In a phone interview with Reuters, Hillenbrand confirmed that he wrote the letter. He said he did so after the Sioux Falls diocese alerted him that Honke had contacted the diocese about her alleged abuse at the school by Suttmiller, who had been under the abbot's charge.
Now 83 and living at a priory in Nebraska, Hillenbrand said the numerous sexual abuse accusations lodged by former students against St. Paul's staffers made for a "confusing" situation. He said he suspected some might have invented tales of abuse in the hopes of monetary gain. But when it came to Suttmiller, he said, there were no doubts.
"Father Francis definitely had a history of stepping over the boundaries," Hillenbrand said, without elaborating.
Hillenbrand said he never reported Suttmiller to police because the priest had already died by the time the sexual abuse allegations against him surfaced.
Former student Honke, now aged 71 and living in Nebraska, likewise confirmed the authenticity of that letter. A member of the same school class as Dubourt's now-deceased younger sister Louise, Honke is not Native American.

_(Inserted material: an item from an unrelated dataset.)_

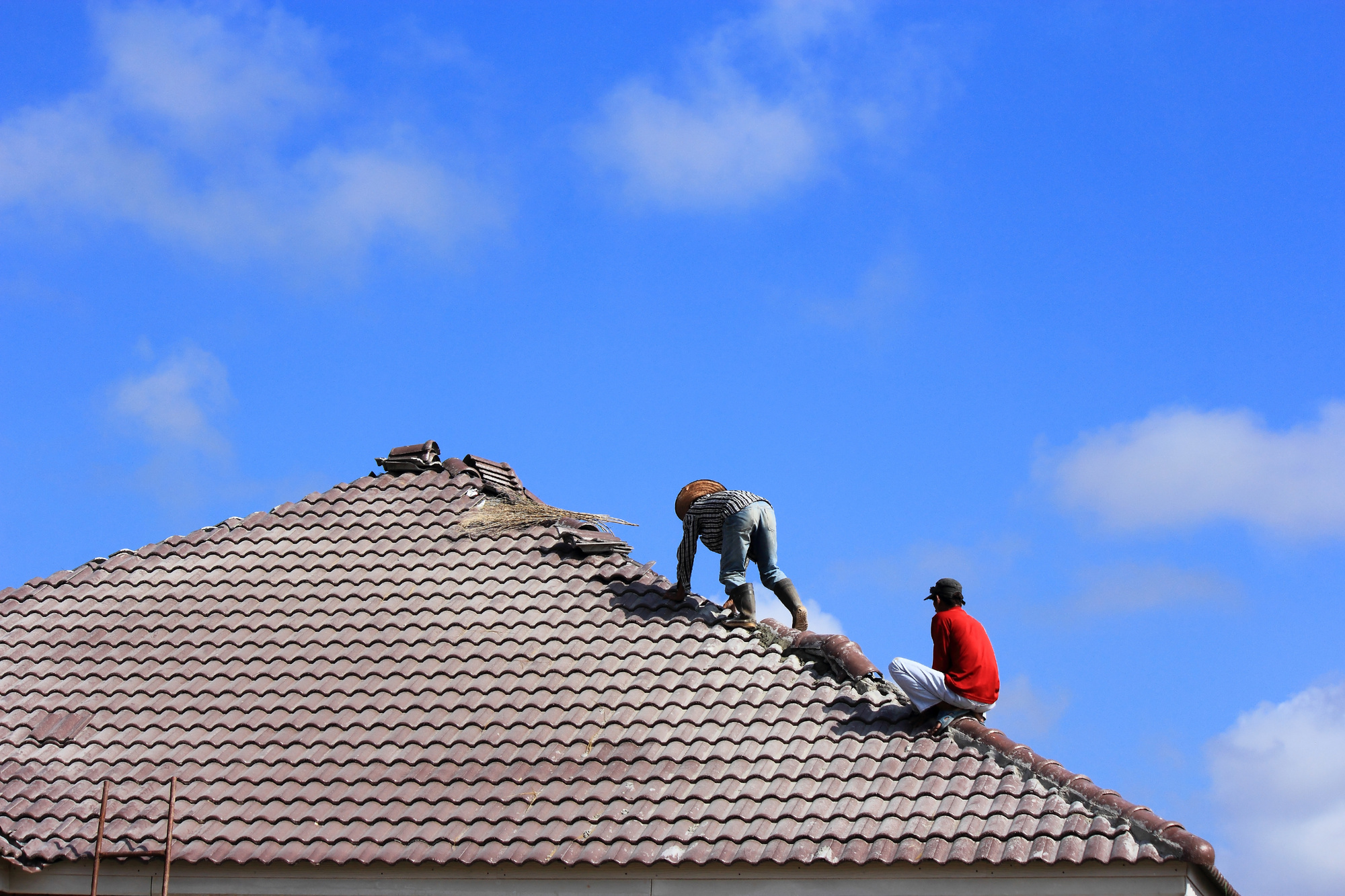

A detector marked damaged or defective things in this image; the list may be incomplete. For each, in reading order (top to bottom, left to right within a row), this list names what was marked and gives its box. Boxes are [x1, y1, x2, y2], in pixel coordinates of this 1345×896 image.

damaged ridge cap [952, 721, 1227, 871]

She said she attended St. Paul's from 1957 to 1969 because her father owned a general store on school grounds. She said she didn't assist the nine sisters with their case and has never spoken with them about any alleged abuse. She hasn't been a party to any of the civil lawsuits claiming sexual abuse at St. Paul's.

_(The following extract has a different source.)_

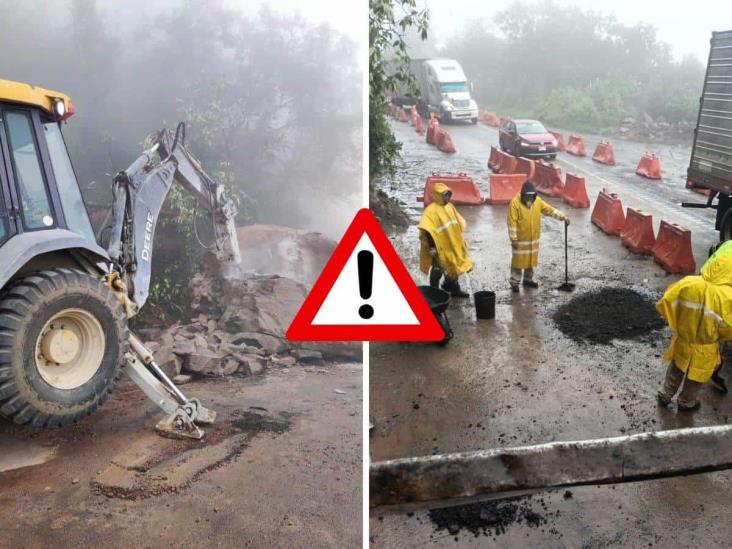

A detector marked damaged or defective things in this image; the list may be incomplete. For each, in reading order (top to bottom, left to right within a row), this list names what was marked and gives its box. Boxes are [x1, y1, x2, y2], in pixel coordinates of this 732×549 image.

asphalt patch [552, 286, 668, 342]
asphalt patch [428, 494, 548, 536]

Honke said she and her husband Richard contacted the Sioux Falls diocese sometime in the early 2000s to tell them she had been abused by Suttmiller. Honke says she did so because she was stirred by news of the lawsuits that former St. Paul's students had begun filing. She said she wanted to make the diocese aware of her experience and show solidarity with the Native American plaintiffs.
"I'm not Indian, but I lived with them all my life, first grade through 12th," Honke said. "I'm just trying to put my voice out for them, because they're telling the truth."

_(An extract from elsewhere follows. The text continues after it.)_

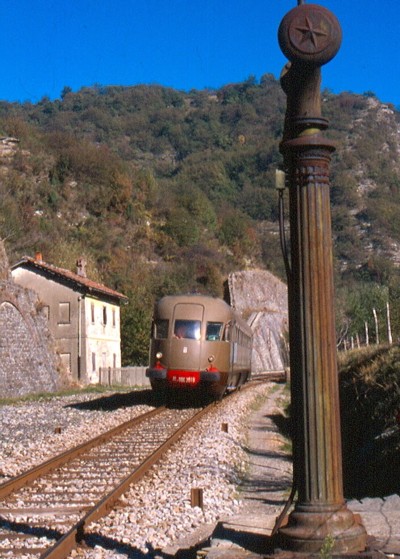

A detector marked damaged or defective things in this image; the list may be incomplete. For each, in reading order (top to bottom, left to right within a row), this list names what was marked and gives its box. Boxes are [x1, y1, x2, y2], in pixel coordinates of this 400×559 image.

rusty metal pole [276, 2, 368, 552]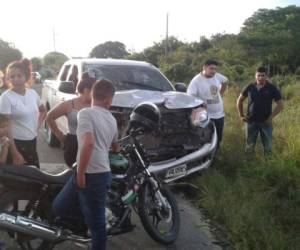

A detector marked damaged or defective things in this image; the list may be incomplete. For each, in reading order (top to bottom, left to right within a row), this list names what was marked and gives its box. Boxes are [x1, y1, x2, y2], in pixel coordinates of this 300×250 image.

The diocese declined to answer questions about Honke's allegations against Suttmiller.
LAWSUITS DISMISSED
A circuit court dismissed the Charbonneau sisters' suit in 2011 and it never advanced to trial. As part of its ruling, the court cited South Dakota's 2010 legislation limiting civil actions for childhood sexual abuse victims aged 40 and older. The court determined that amendment applied retroactively to cases filed prior to 2010.
South Dakota's Supreme Court disagreed with that interpretation. Nevertheless, in a pair of 2012 rulings, it affirmed the dismissal of the sisters' lawsuit and nine similar civil cases filed by Native Americans who had attended St. Paul's. The high court said the former students had failed to prove that the Sioux Falls diocese bore any liability for their alleged abuse, in part because there was no evidence that anyone from the diocese had ever been an officer, director or employee of the nonprofit that ran the school. It did not rule as to whether any abuse did, in fact, take place.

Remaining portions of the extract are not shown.